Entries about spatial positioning
________________________

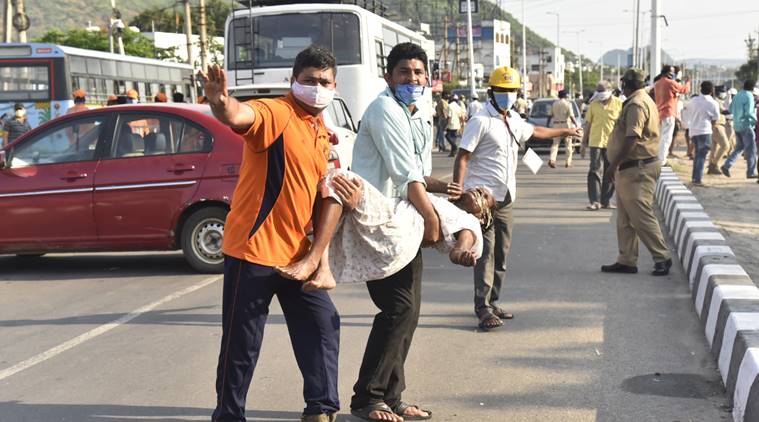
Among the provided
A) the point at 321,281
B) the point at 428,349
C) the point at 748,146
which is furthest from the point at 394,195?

________________________

[Direction] Print the text of each entry above word for word, leaving the pictures out.

[Solution to this task]
Among the provided
A) the point at 321,281
B) the point at 428,349
C) the point at 748,146
which is furthest from the point at 394,195?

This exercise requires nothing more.